Also, looking at the function's coverage details, the yellow diamonds report a number of untested conditional branches.
@arcadefire Quoting https://stackoverflow.com/questions/53485360/incorrect-jacoco-code-coverage-for-kotlin-coroutine/53568092#53568092 as example, many other similar posts, similar issues in this repository and our talks about JaCoCo
JaCoCo performs analysis of bytecode, not source code
And if you'll have a look at bytecode of these functions, you'll see all these branches, which are generated by compiler plugin for Compose. And also for example one of the comments in the above link states
* @Composable fun A(x: Int) { * f(x) * } * * gets transformed into * * @Composable fun A(x: Int, $composer: Composer<*>, $changed: Int) { * var $dirty = $changed * if ($changed and 0b0110 === 0) { * $dirty = $dirty or if ($composer.changed(x)) 0b0010 else 0b0100 * } * if (%dirty and 0b1011 xor 0b1010 !== 0 \|\| !$composer.skipping) { * f(x) * } else { * $composer.skipToGroupEnd() * } * }
So in such sense there is no bug and JaCoCo report is absolutely correct about presence of branches in bytecode.
While we try to filter similar things generated by compiler, it is already quite complex task, not even taking into account such compiler plugins, and our resources are quite limited. So question arises, especially after reading https://developer.android.com/jetpack/compose/mental-model that describes functions with @Composable as declarative programming paradigm - does it really make sense to measure coverage for such functions? or you'd better instead focus on testing (and hence measuring coverage) of business logic of your application that is not located in these declarative functions? i.e. I'm not at all sure about ROI of implementing in JaCoCo filters for Compose compiler plugin.
@Godin Thanks for looking into this. :)
Using Jacoco with Compose's testing library (in combination with Robolectric) would've been a fast way to ensure tests coverage without resorting to other libraries or different strategies - especially using additional tooling. Yes, business logic shouldn't be part of any view. With declarative UI (or well, even without) you can have simple branches that could be covered by tests too.
Something like:
if (state.isButtonVisible) {
Button(...)
}
I agree with you that constantly supporting filters for a specific library might not be worth it, especially for a small team, but I'd expect this library to gain a lot of traction in the Android community, so perhaps it would be a nice improvement.

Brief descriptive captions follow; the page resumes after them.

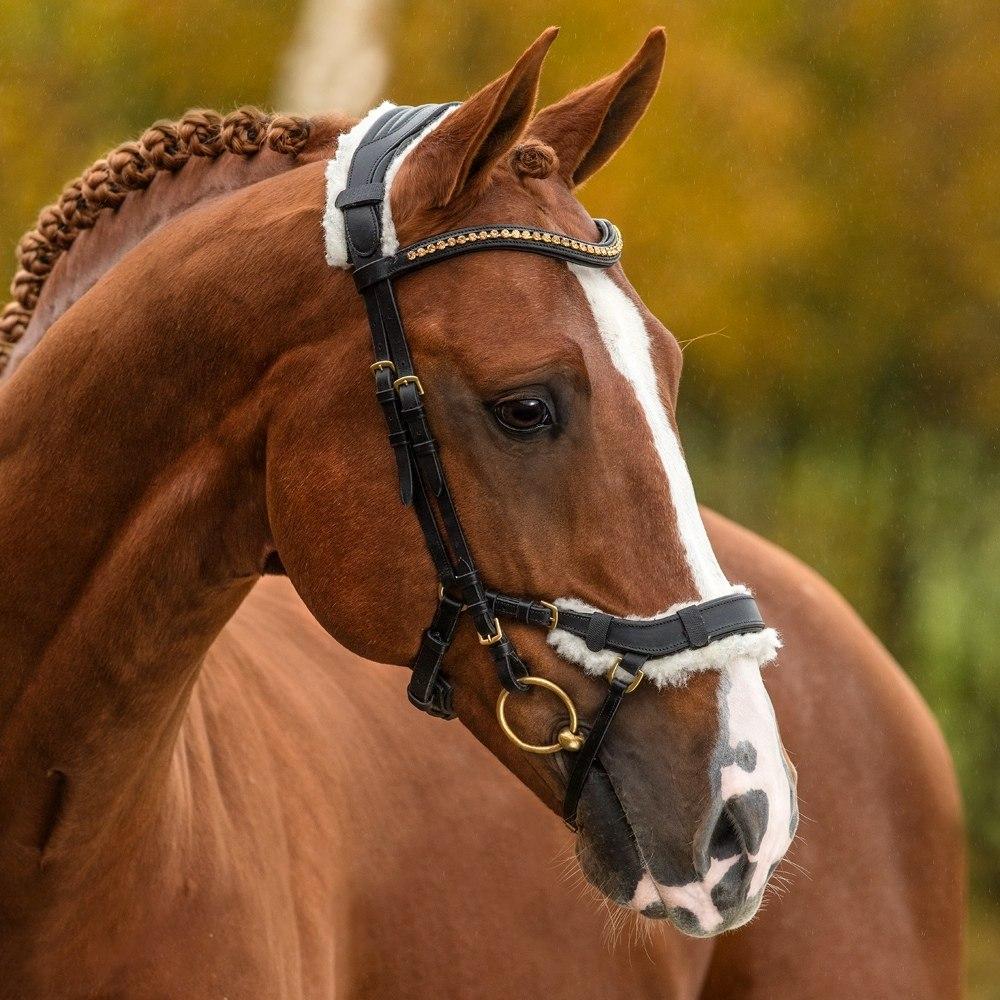 Лошади - это мой мир! - 24 ноября 2018 в 16:41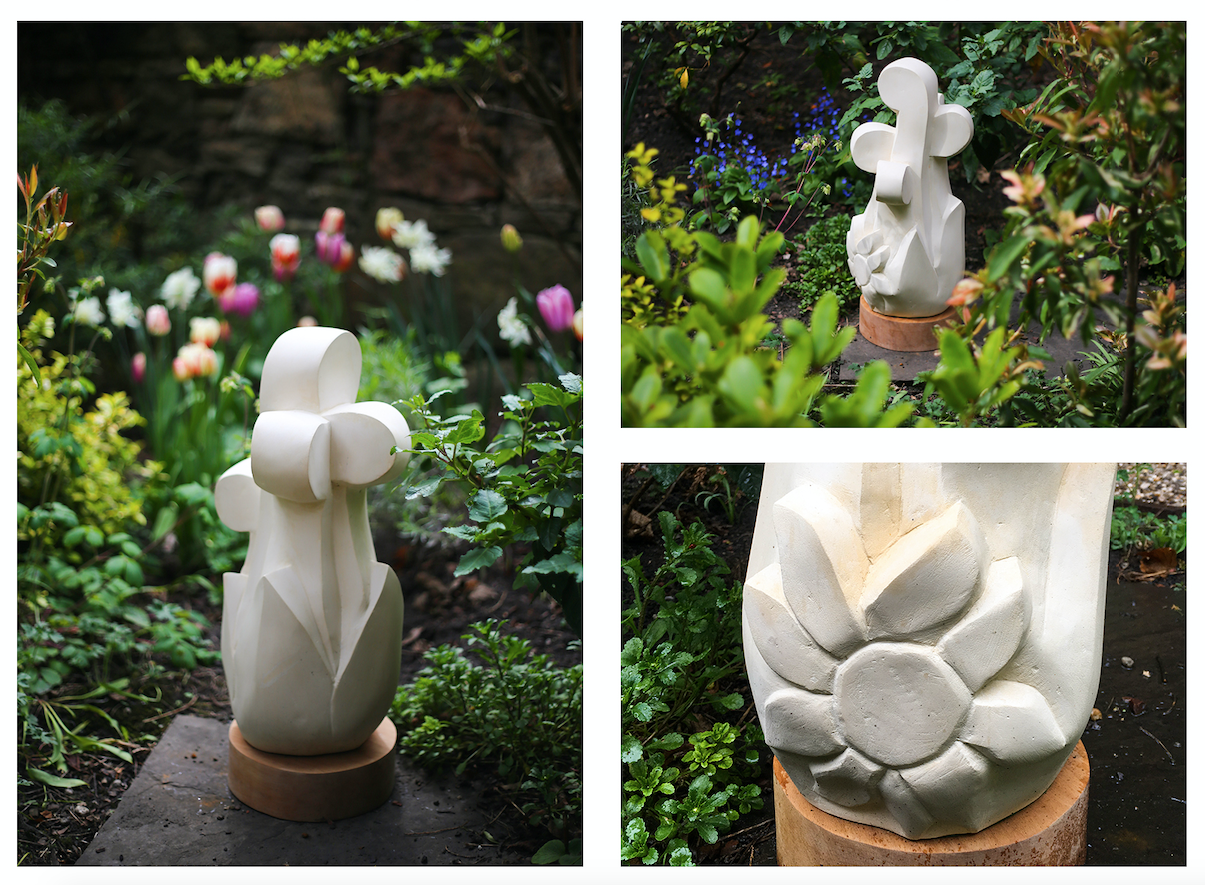 """Plant(s) of the Month – May Fiddlehead Fern AKA the Ostrich fern (Matteuccia struthiopteris) and Daffodil (Narcissus)   Represented in the Geddes Garden this month (and next) by the kind loan of Tom Allan's sculpture """"Plant form"""" which is carved in limestone on a wooden plinth. Fiddlehead ferns are those genera of ferns which have been traditionally cooked and eaten as a vegetable and which I first encountered in Canada when their appearance marking a welcome sign that the hard Winter was ending and the (brief) Spring was springing.  Tom's sculpture (which is on sale for £650 – just enquire at the bar) also incorporates a daffodil flower. Daffodils (one of the common names of the genus Narcissus) are technically perennial herbaceous bulbiferous geophytes which die back after flowering to an underground storage bulb. Although a little late for the hot weather which we have just enjoyed, Gerard's Herball (1636) counsels that the bulb of the daffodil, """"[…] applied with hony and nettle seed helpeth Sun burning.""""  However, as always, beware because as Wikipedia cautions, """"Many cases of poisoning or death have occurred when narcissi bulbs have been mistaken for leeks or onions and cooked and eaten"""" – so please leave them just where they are in the garden!"""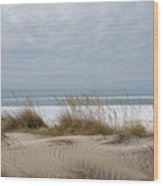 Lake Erie Sand Dunes Dry Grass And Ice Wood Print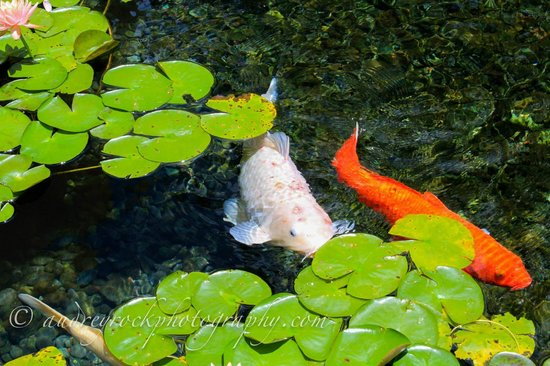 Sheraton Waikiki: Sitting in rocking chair looking at the koi fish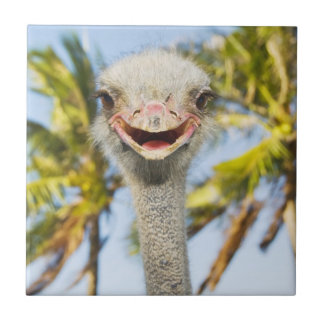 Smiling Ostrich Tile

The case @arcadefire described is a real world problem and we also face the same problem.
It is definitely better to have unit tests for the Fragments on Android with Robolectric running them. I even don't understand the https://developer.android.com/jetpack/compose/mental-model model shared here. It doesn't make so much sense to us.
We rely on Jacoco to produce code quality reports and on our newer modules we opted to use Compose library. Our coverage dramatically dropped after those changes as it seems Compose generate a lot of hidden conditions behind the scenes, and there is no way to test them.
We can potentially add the Fragment tests to the exclude list. However, we lose quality control when we do that.
@Godin could you please share the plans if this issue will be addressed or any alternative solutions will be provided? E.g. class level exclusions via annotations etc. or any other solution?
Can Jacoco automatically exclude methods annotated with androidx.compose.ui.tooling.preview.Preview ?
@headsvk No, JaCoCo is framework agnostic.
@marchof How about a feature that would allows us to specify excluded annotations? The current functionality based on hardcoded Generated string in the annotation name is too rigid.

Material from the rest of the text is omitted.